Queda claro pues, que el JNE debe hacer caso al fallo del TC dado que se trata de la instancia encargada de ello. La necedad del Jurado puede responder a intereses particulares y políticos, es cierto, pero al margen de eso, lo realmente importante es que dejen de ir contra la ley.
Ahora bien, y para concluir, regresemos al asunto de la percepción ciudadana. Estimados, este lío nos pinta de cuerpo entero la debilidad de las instituciones públicas y, además, la poca importancia que nuestros representantes políticos le dan a este tema.
Un país cuyas instituciones públicas no brindan confianza a la población, está condenado a desarrollarse bajo el lema de “sacarle la vuelta a…”, la pregunta es ¿hasta dónde podemos llegar con eso? No muy lejos.
Un amigo bloggero comenta hoy: estamos asistiendo a una comedia de equivocaciones que puede terminar con dos consecuencias claras: la dilación en la solución de un problema social que tiene varios años sin resolverse y una afectación fuerte de la institucionalidad en el Perú.
Estoy de acuerdo en buena cuenta, pero hay que recordar algo importante: la afectación fuerte de la institucionalidad en nuestro país, no es asunto de hoy ni de ayer. Tiene ya muchísimos años soterrada y lo que ha pasado ahora es que se ha develado.

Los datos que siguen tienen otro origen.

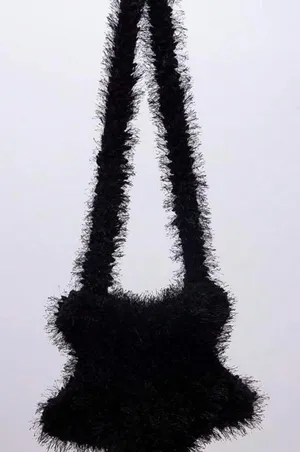 Fuzzy Black Shoulder Bag - Women's Plush Crossbody thumbnail 1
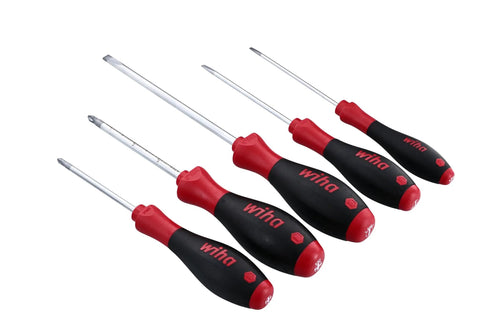 Five Piece Slotted And Phillips Screwdriver Set With SoftFinish Cushioned Grips, showing slotted 3.0mm, 4.0mm, 6.5mm, and Phillips 1, 2.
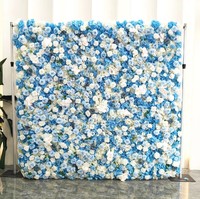 Backdrop Dinding Bunga 8x8 kaki, Panel Mawar Sutra Buatan, Dekorasi Pesta Pernikahan, Latar Belakang Photo Booth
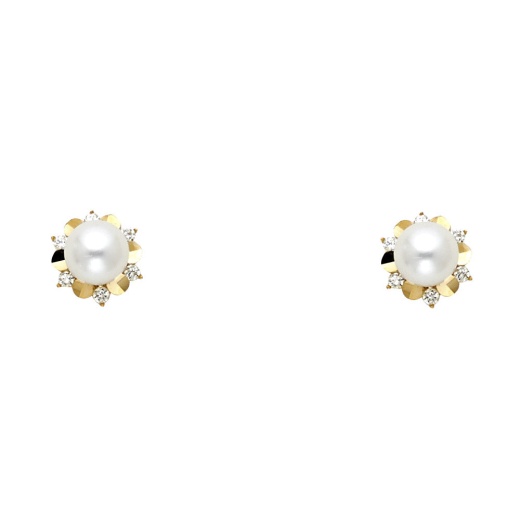 14K Gold Cz Cultured Pearl Stud Earrings - Ioka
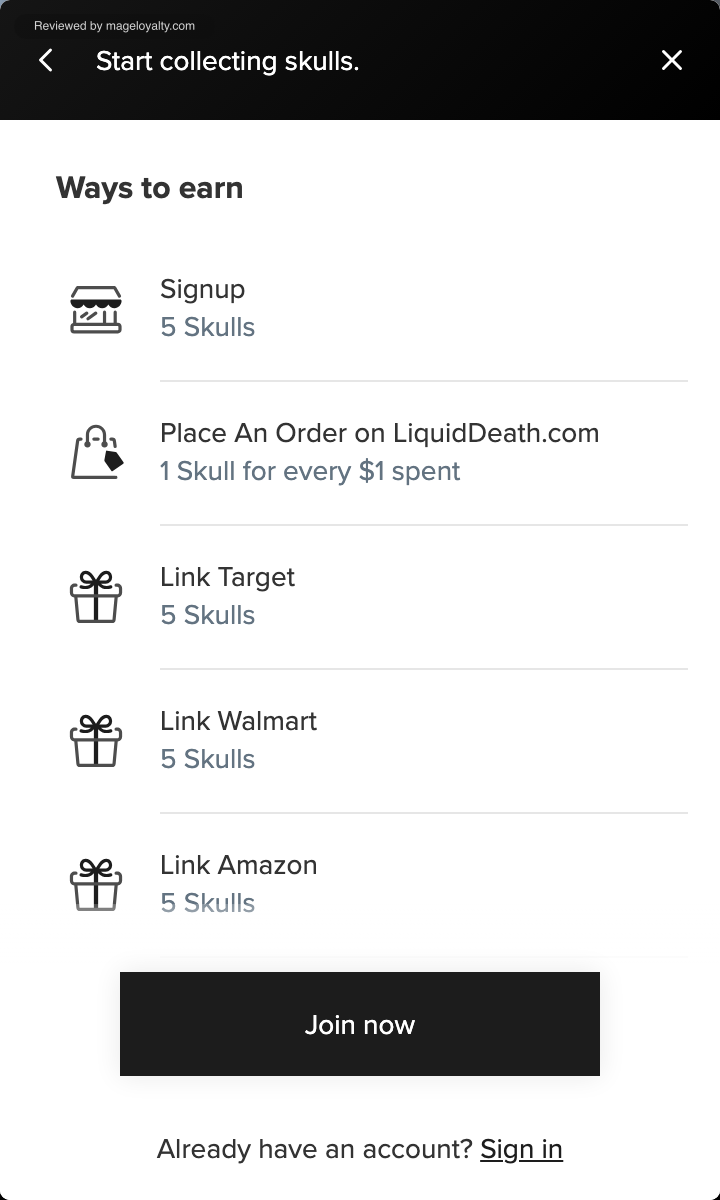 Liquid Death rewards panel Ways to Earn: 5 Skulls for signup, 1 Skull for every $1 spent on LiquidDeath.com, and 5 Skulls each for linking Target, Walmart and Amazon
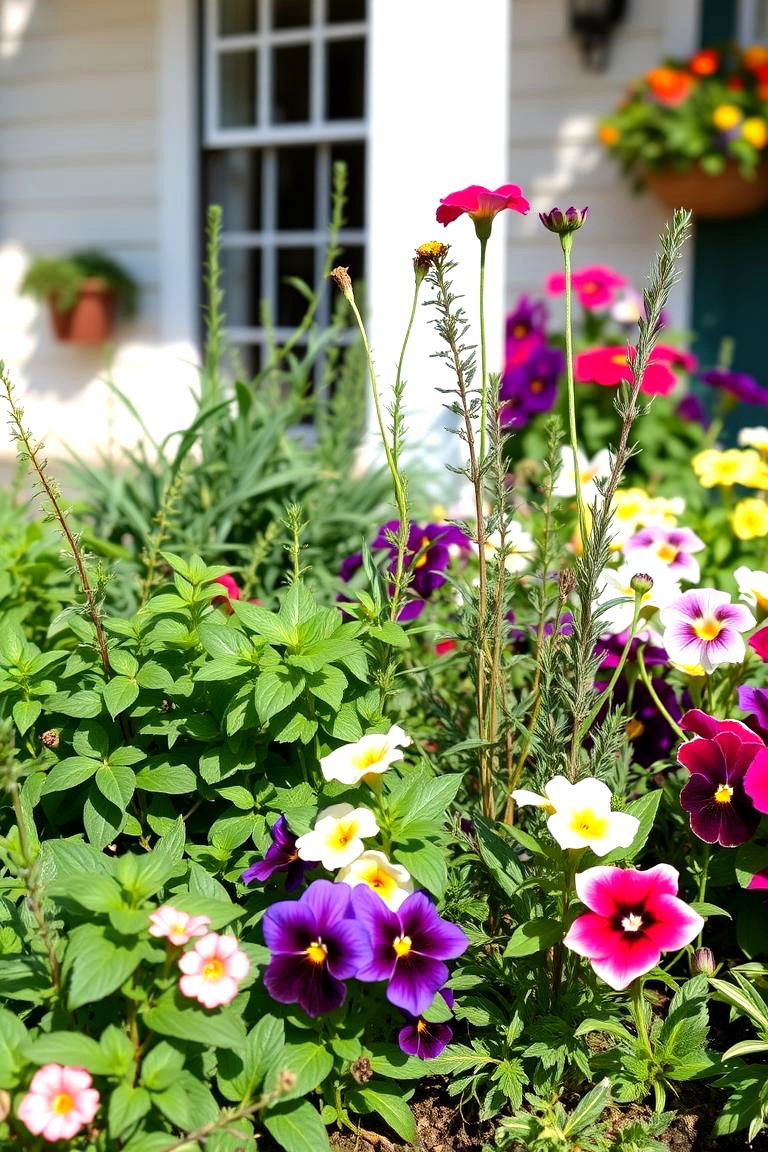 Herb and Flower Fusion - 24 Front Yard Flower Bed Ideas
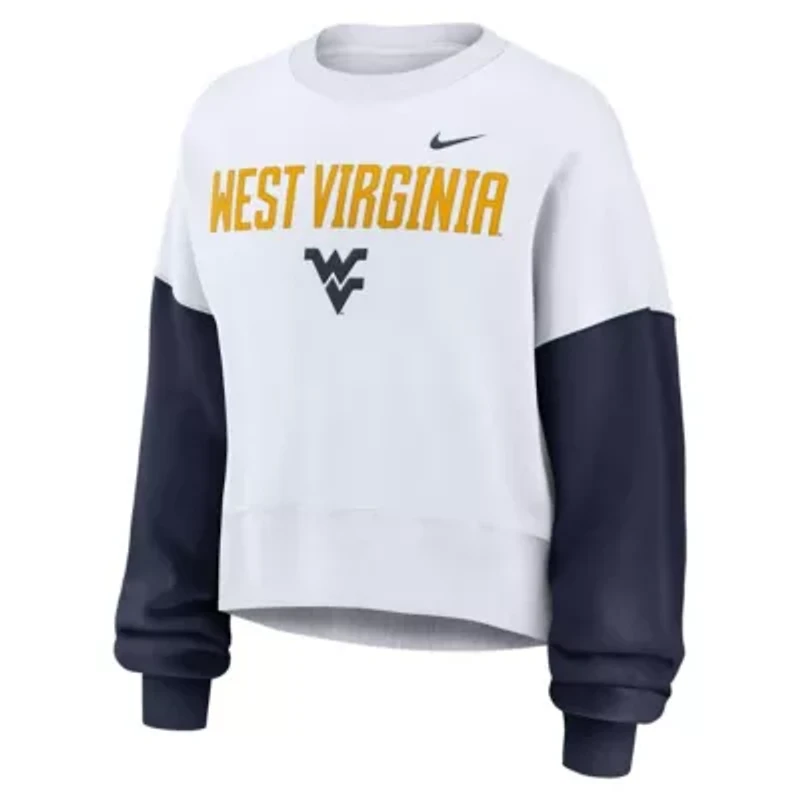 NCAA Nike West Virginia Mountaineers Oversized Color-Block Pullover Sweatshirt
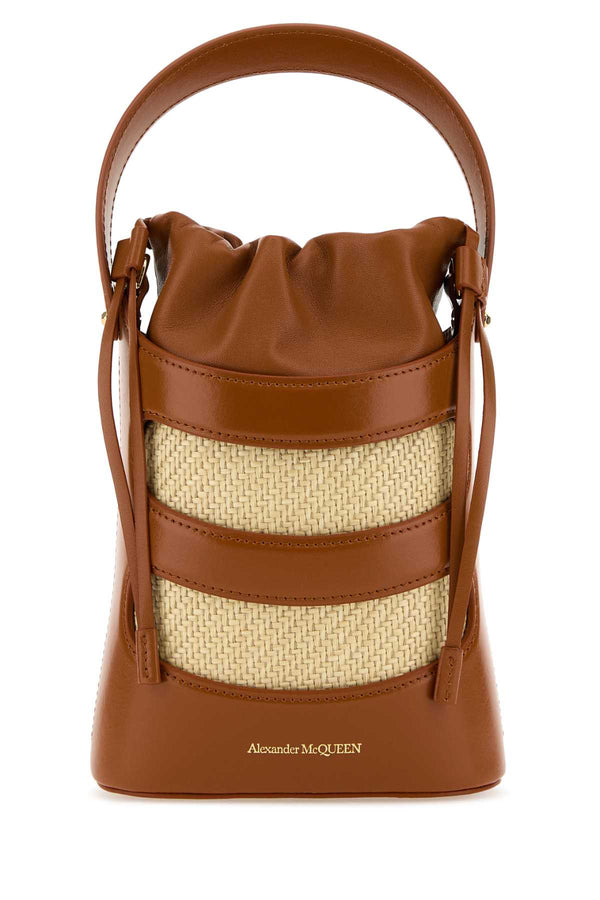 Alexander McQueen Rise Exterior: 100% Calf bucket bag in brown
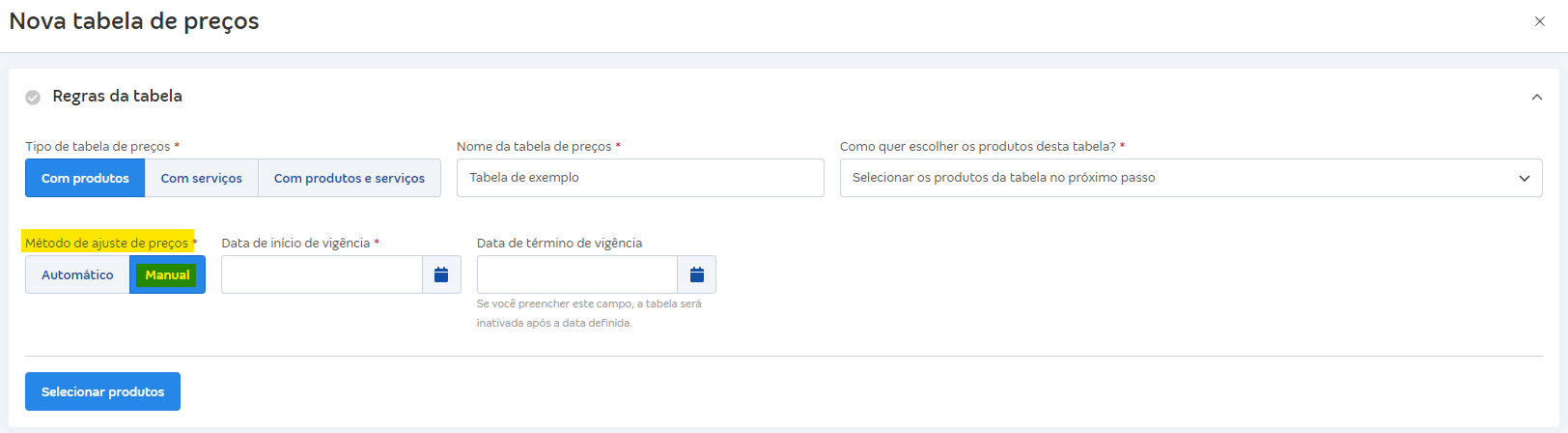 Passo a passo para escolher Método de ajuste de preços e Manual.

Por otro lado, Mirko Lauer comenta: alguna encuestadora podría preguntar si nos sentimos más cómodos con la autoridad del TC o con la del Congreso. No se engañen los amigos de la bancada aprista: el desprestigio no es un accidente.
¡Por supuesto que no es un accidente! Y tanto la bancada aprista como los congresistas de otras bancadas deben caer en la cuenta de que si se sientan en sus escaños, en muchos casos, es por mera suerte. Si se pierde eso de vista, al margen del aparente funcionamiento de este importante poder del Estado, lo único que se tiene es la forma y no el fondo.
El caso del FONAVI ha puesto en evidencia un hecho lamentable; no solo tenemos restregada en la cara la debilidad institucional de nuestro país, sino además la nula disposición de muchos de nuestros representantes por observarse a sí mismos como parte de la solución. Si son los mismos padres de la patria, quienes comulgan con la rebeldía del JNE, entonces la pregunta ya no es "y ahora ¿quién podrá defendernos?", sino "¿quién debería hacerlo?"




1 comentarios:
Efectivamente, la destrucción de la institucionalidad del país no es de hoy o de ayer, sino de muchos años atrás.
Sin embargo, el caso del FONAVI si es particularmente importante para tomar en cuenta la debilidad de las instituciones. Como algunos analistas han mencionado, parece ser la oportunidad perfecta para que el Congreso pretenda recortarle o limitarle potestades al TC, que, en los últimos años, le ha enmendado la plana al Poder Legislativo en muchas ocasiones. Dos ejemplos: Justicia Militar y Ley de ONG's.
Y tal vez por ello es que tuvimos la elección del Tribunal Constitucional que presenciamos el año pasado y, como todos sabemos, acabo en el desastre en el que terminó: una primera elección anulada gracias a Mantilla y una segunda elección en la que no se eligieron precisamente a los mejores candidatos. De hecho, la poca transparencia del proceso (gracias, Aurelio Pastor) fue la que primó.
El resultado ahora lo vemos. Por más que esté de acuerdo con que haya que pagar o reparar a quienes se han visto estafados (tu término es adecuado) por el mal uso de la plata del FONAVI, creo que el TC ha dejado que lo maltraten, no solo por la prepotencia de un Presidente del JNE que es compañero de carpeta de Alan, sino y, fundamentalmente, porque los argmentos de su sentencia no han sido precisamente los más felices.
En la facultad de Derecho me enseñaron, entre otras cosas, que la mejor manera que un juez tenía para defenderse era con fallos bien motivados. Desafortundamente, este no es el caso. Si el nivel sigue así, pues vamos a tener más de estas escaramuzas por tratar de controlar al Tribunal.
Finalmente, en efecto, la percepción ciudadana es tan importante como la propia marcha de las instituciones. Y yo me pregunto en este caso: al ver pelear a tantos organismos y no resolver un problema social, ¿no estamos generando el germen para que algunos piensen en patear el tablero democrático, al no encontrar una respuesta a sus problemas?